Meine Gedanken kreisten so sehr um die sogenannte Fanpolitik, dass ich mich zwar bemüßigt sah, die Wahrheit über Lewandowski zu verbreiten. Den DerSamstag!-Lesern also die gewohnte Nachrichtenqualität zu verschaffen und natürlich freute ich mich über den größten Stunt der allseits beliebten Tageszeitung, der spätestens mit der Bestätigung des RuhrNachrichten-Redakteurs wasserdicht war, aber mich beschäftigte dieser Unsinn, diese absurde Diskussion über die Proteste doch mehr als ich es mir hatte eingestehen wollen.
Wieso, fragte ich mich, regen die Fans sich jetzt darüber auf, dass etwas fortgeführt wird? Wieso, fragte ich mich den Weihnachtslieder aus Costa Rica lauschend, beschwerten sich Menschen über etwas, was sie vorher mitgetragen hatten und – nachdem sie zumindest nicht gehört worden waren? Und wieso sahen sie nicht das Offensichtliche? Hätte es an diesem Wochenende keine Proteste gegeben, wäre die ganze Geschichte spätestens mit den ersten kleineren Scharmützeln gegen die Wand gefahren.

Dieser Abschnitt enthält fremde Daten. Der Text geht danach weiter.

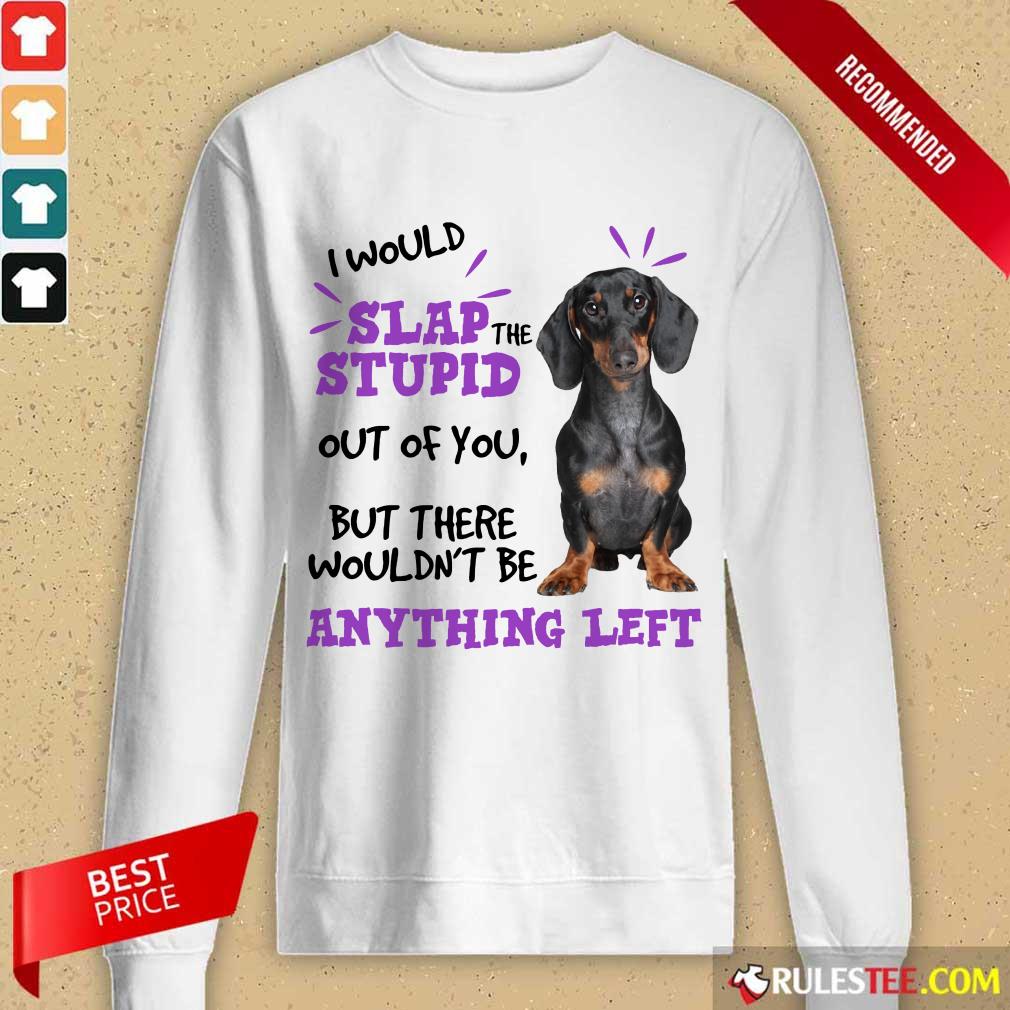 Good Dachshund I Would Slap The Stupid Out Of You But There Would Not Be Anything Left Shirt - Image 4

Nur durch eine Weiterführung der Proteste war es doch möglich gewesen, weiterhin gemäßigte Positionen zu vertreten. Alles andere war nichts weiter als Blauäugig. Und das Anrecht auf gute Laune, auf gute Stimmung wurde mit dem Kauf einer Eintrittskarte ohnehin nicht erworben.
So also ging es sin den Sonntag. Zum Glück gab es sportlich nur das Erfreulichste zu berichten. Stevens musste früh am Tag seine Taschen packen, Jetzt Keller folgte und die Borussia spazierte durch das Sinsheimer Stadion, um das Jahr 2012 zu einem extrem guten Jahr zu machen. Borussia war auf Kurs, Dembowski war auf Kurs, jetzt mussten nur noch die Fans wieder in die Spur kommen.